Lapse of Mandatory Offer
During the year, a concert party comprising Alan McIntosh, Charles
Nasser, Edward Spencer Churchill, Marc Jonas, Matthew Allen, and
myself was obliged by the Takeover Panel to make an offer for the
shares not owned by the concert party at 12.3p per share. The
Independent Director, Tim Woodcock, advised shareholders not to
accept. Acceptances from shareholders owning 0.58% of the company's
shares were received by the closing date. This was insufficient to
take the Concert Party over the 50.1% threshold required for the
Offer to proceed. As a result the offer lapsed.
Strategy going forward
CMI continues to monitor its investment in Ristretto. As at 10 April
2006, CMI has cash reserves of approximately £29.4 million which will
be used to finance on going expenses and make additional investments
in areas where the board feels that shareholder value would be
generated.
Dividends
The board is not recommending payment of a dividend for the period
under review.
Hugh Osmond
Chairman
Consolidated profit and loss account for the year ended 31 January
2006
Total Total
Note 2006 2005
£'000 £'000
Income from fixed asset investments 1,673 -
Exceptional item - issue of EBT shares - (1,650)
Other administrative expenses (889) (805)
_______ _______
Total administrative expenses (889) (2,455)

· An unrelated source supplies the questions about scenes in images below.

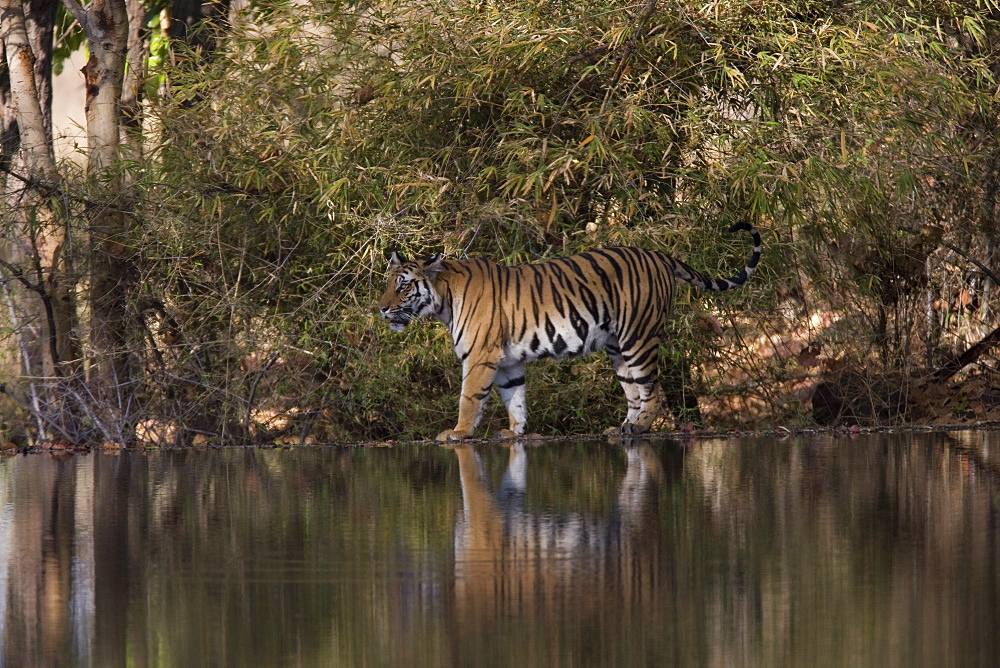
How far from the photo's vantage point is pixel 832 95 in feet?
30.6

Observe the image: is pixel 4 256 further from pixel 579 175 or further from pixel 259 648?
pixel 259 648

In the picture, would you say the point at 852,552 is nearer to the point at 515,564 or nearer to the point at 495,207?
the point at 515,564

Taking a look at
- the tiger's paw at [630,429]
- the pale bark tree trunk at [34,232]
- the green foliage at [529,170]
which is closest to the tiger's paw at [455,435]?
the green foliage at [529,170]

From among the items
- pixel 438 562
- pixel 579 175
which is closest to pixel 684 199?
pixel 579 175

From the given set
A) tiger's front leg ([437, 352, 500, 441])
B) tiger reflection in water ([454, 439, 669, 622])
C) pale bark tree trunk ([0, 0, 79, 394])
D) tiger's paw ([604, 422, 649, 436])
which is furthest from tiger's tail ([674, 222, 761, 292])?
pale bark tree trunk ([0, 0, 79, 394])

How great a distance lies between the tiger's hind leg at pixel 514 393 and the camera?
362 inches

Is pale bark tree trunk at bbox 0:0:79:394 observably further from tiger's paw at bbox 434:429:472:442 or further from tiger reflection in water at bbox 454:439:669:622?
tiger reflection in water at bbox 454:439:669:622

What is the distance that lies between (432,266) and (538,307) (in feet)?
2.49

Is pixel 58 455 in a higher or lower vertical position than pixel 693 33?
lower

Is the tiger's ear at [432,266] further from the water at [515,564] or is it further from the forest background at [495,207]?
the water at [515,564]

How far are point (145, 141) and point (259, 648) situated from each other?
8.10 meters

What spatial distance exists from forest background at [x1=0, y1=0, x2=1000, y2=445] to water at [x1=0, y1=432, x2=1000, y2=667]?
2.33 meters

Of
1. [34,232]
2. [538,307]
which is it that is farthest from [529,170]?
[34,232]

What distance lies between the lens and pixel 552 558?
4512 mm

Other operating income 57 50
_______ _______
Operating profit / (loss) 841 (2,405)
_______ _______
Interest receivable 274 880
_______ _______
Profit / (loss) on ordinary activities before 1,115 (1,525)
taxation
Taxation 272 -
_______ _______
Profit / (loss) on ordinary activities after
taxation 1,387 (1,525)
for the financial year
_______ _______
Basic profit / (loss) per share 2 0.56p (0.65p)
_______ _______
Diluted profit / (loss) per share 2 0.50p (0.65p)
_______ _______
All amounts in the current and prior year relate to continuing
activities.
All recognised gains and losses are included in the profit and loss
account for both accounting periods.
Reconciliation of movements in shareholders' funds for the year ended
31 January 2006
Group Group Company Company
2006 2005 2006 2005
£'000 £'000 £'000 £'000
Profit / (loss) for the financial 1,387 (1,525) (269) (1,509)
year
Premium on exercise of warrants - 61 - 61
Issue of shares 1,823 41 130 41
Issue of EBT shares - 1,650 - 1,650
_______ _______ _______ _______
Net addition to/(reduction) in
shareholders' funds 3,210 227 (139) 243
Opening shareholders' funds 34,365 34,138 34,381 34,138
_______ _______ _______ _______
Closing shareholders' funds 37,575 34,365 34,242 34,381
_______ _______ _______ _______
Consolidated balance sheet at 31 January 2006
Note 2006 2006 2005 2005
£'000 £'000 £'000 £'000
Fixed assets
Tangible assets 41 75
Investments 29,652 29,652
_______ _______
29,693 29,727
Current assets
Debtors 1,911 677
Cash at bank and in hand 6,525 4,543
_______ _______
8,436 5,220
Creditors: amounts falling due
within one year (554) (582)
_______ _______
Net current assets 7,882 4,638
_______ _______
Total assets less current 37,575 34,365
liabilities
_______ _______
Capital and reserves
Called up share capital 2,499 2,369
Merger reserve 1,693 -
Share premium account 38,109 38,109
Profit and loss account (4,626) (6,113)
_______ _______
Shareholders' funds - equity 37,575 34,365
_______ _______
Consolidated cash flow statement for the year ended 31 January 2006
Note 2006 2005
£'000 £'000
Net cash outflow from operating activities (426) (1,643)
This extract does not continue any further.